This is my Sierra. She was my "Fuzzy Wuzzy". I got her when she was just a 4 month old weanling. I remember she was sooo tiny! Well, her body seemed tiny but her head was, well a head only a mother could love! I got a lot of razzing for her mule head. These pictures really don't do her justice but she did eventually grow into that head and was a beautiful girl. The sweetest, calmest mare - even in heat. She was nearly perfect - which is why I loved her so much.
We had the same personality. Lovable and stubborn. She do anything for you... as long as she really wanted to do it. My husband referred to her as the 'Grump-a-lump' because she really didn't like him riding her. I always said it was because he is a good 50 lbs heavier than me and she was used to my weight. (I kept it a secret she often grumpled with me too!) But she was calm and quiet. She liked chasing cows but enjoyed just a nice stroll through the pastures as well.
When I became a raw vegan I noticed my relationship with horses changed. I think my body lost the smell of meat and therefor I was allowed closer to them. I could be crazy but horses - even horses I've never met before - just don't act as... uncertain as they used to. It's like I'm allowed into the herd faster now.

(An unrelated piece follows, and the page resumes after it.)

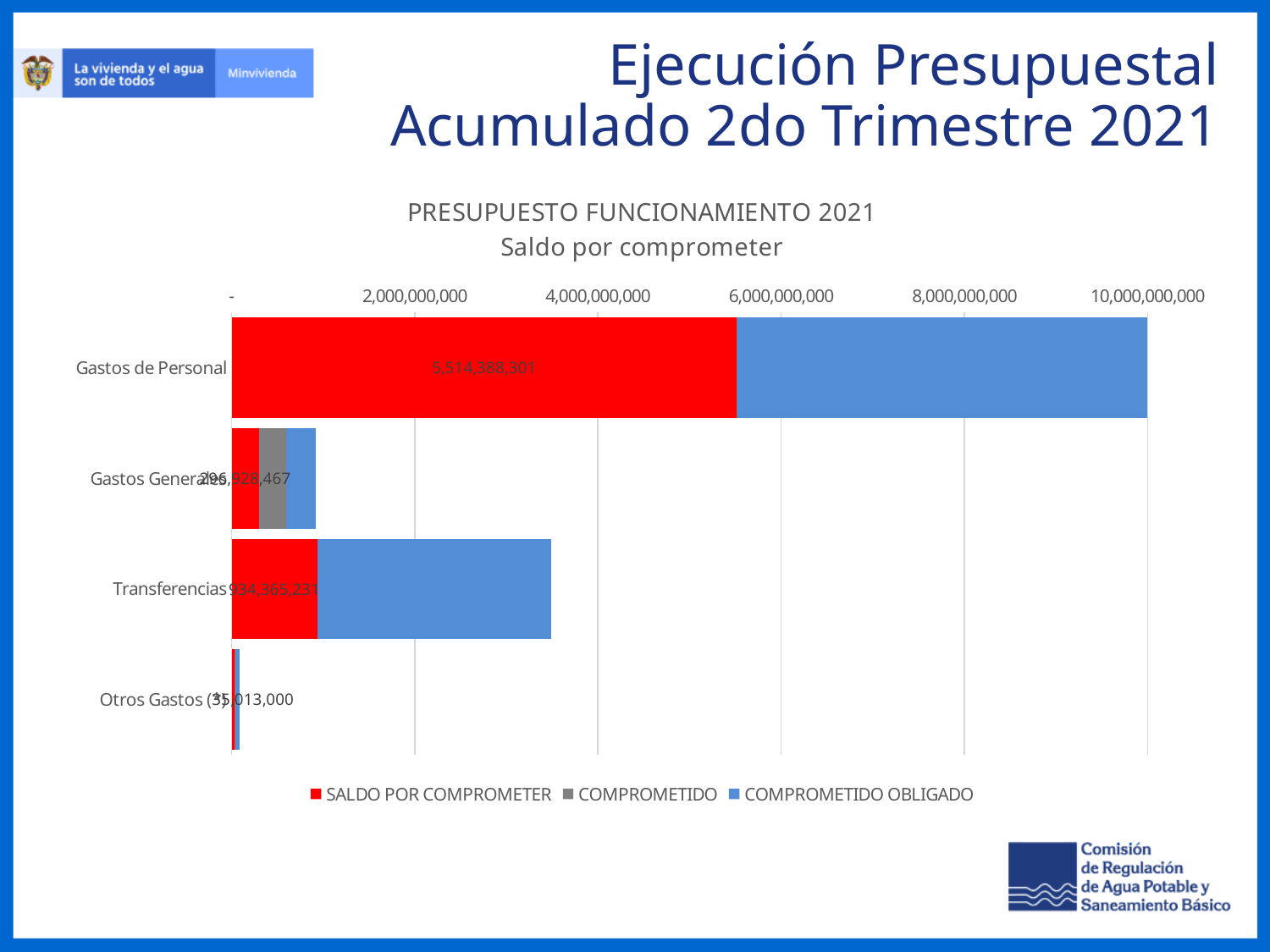
Which has the larger SALDO POR COMPROMETER segment, Gastos de Personal or Transferencias? Gastos de Personal Which category has the shortest total bar? Otros Gastos What kind of chart is shown on the slide? bar chart Which category has the longest total bar? Gastos de Personal Is the total bar for Gastos Generales greater or less than 2,000,000,000? less How many series does the legend list? 3 Which colour represents SALDO POR COMPROMETER in the legend? red Which has the larger total bar, Transferencias or Gastos Generales? Transferencias Is the SALDO POR COMPROMETER value for Gastos de Personal greater or less than 4,000,000,000? greater What is the SALDO POR COMPROMETER value for Gastos de Personal? 5,514,388,301 How many categories are plotted on the chart? 4 Is the total bar for Transferencias greater or less than 4,000,000,000? less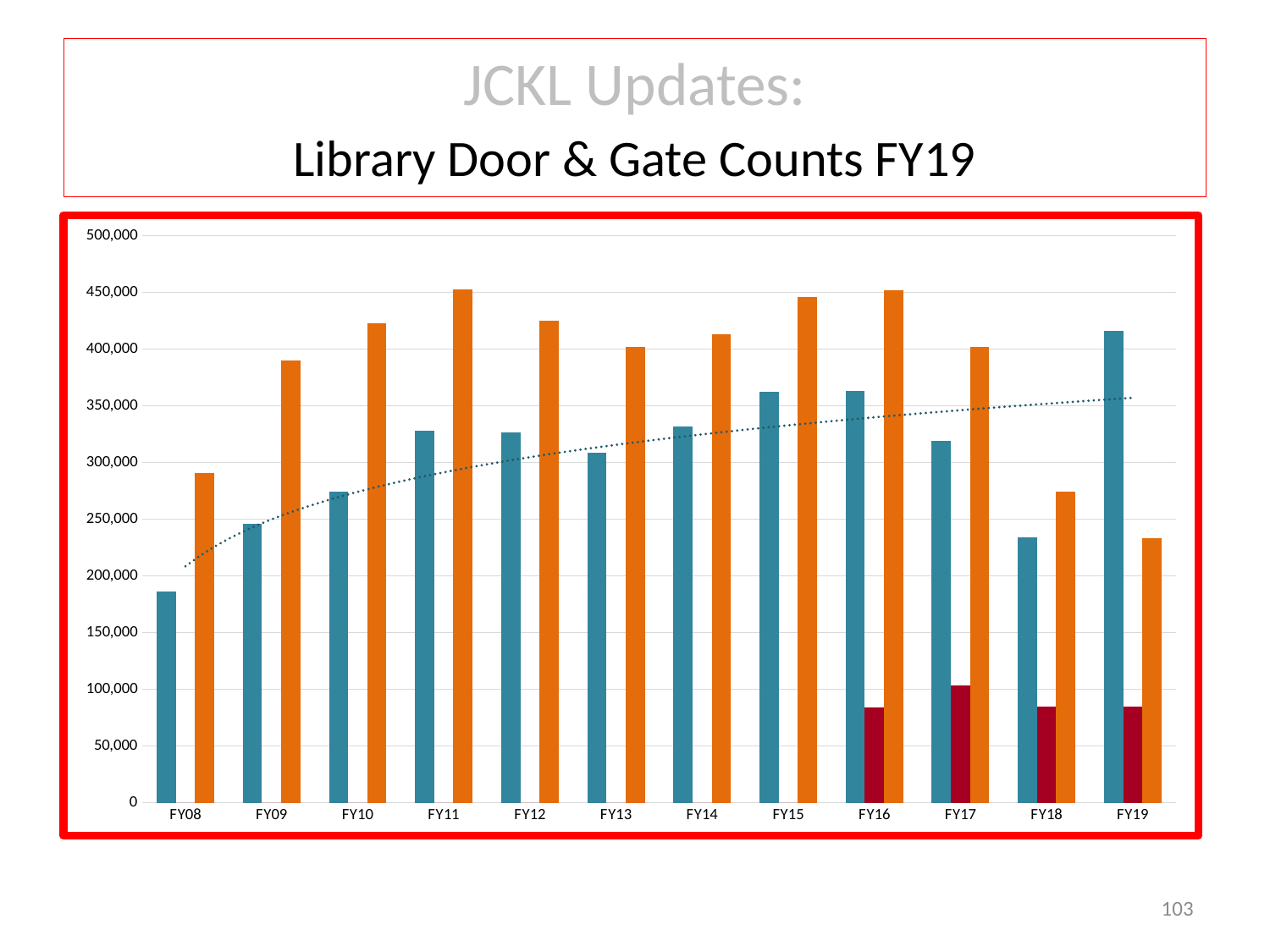
Which fiscal year has the shortest orange bar? FY19 How many fiscal years are shown on the x axis of the chart? 12 What kind of chart is shown on the slide? bar chart Which fiscal year has the tallest dark red bar? FY17 Is the dark red bar for FY16 greater or less than 100,000? less How many fiscal years have a dark red bar? 4 Is the blue bar for FY19 greater or less than 400,000? greater Do the blue bars rise or fall from FY08 to FY11? rise Is the blue bar for FY08 greater or less than 200,000? less Which fiscal year has the shortest blue bar? FY08 For FY19, which is larger, the blue bar or the orange bar? the blue bar Which fiscal year has the tallest blue bar? FY19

Sierra used to love my breath. Especially after a nice spinach salad. I know that sounds crazy but it's true. When she was sick at the ranch I breathed on her and she didn't even react. Usually she would stick her nose in my face even more like she was looking for more. She also used to love leaning her head into me... a lot like our great danes. I used to hold her head when she was a tiny filly. When her filly was born two years ago, Frenchi ( a palomino roan ) she was also so tiny that she fit into my lap. Sierra would lay down in the hay while I'd hold Frenchi in my lap. That is the good memories. I won't go into the part about what a terrible mom Sierra was! I loved her but she'd just leave Frenchi in the pasture without looking back. lol Now... Frenchi has been a little lost the last couple days. She has been hanging out with our one yearling but thats about it. I went to give her a candy last night and she wouldn't come to me. I know she isn't holding it against me that I took her mother away. I know she doesn't think that way... but I do. I'll try again tonight. Maybe I'll eat a spinach salad too.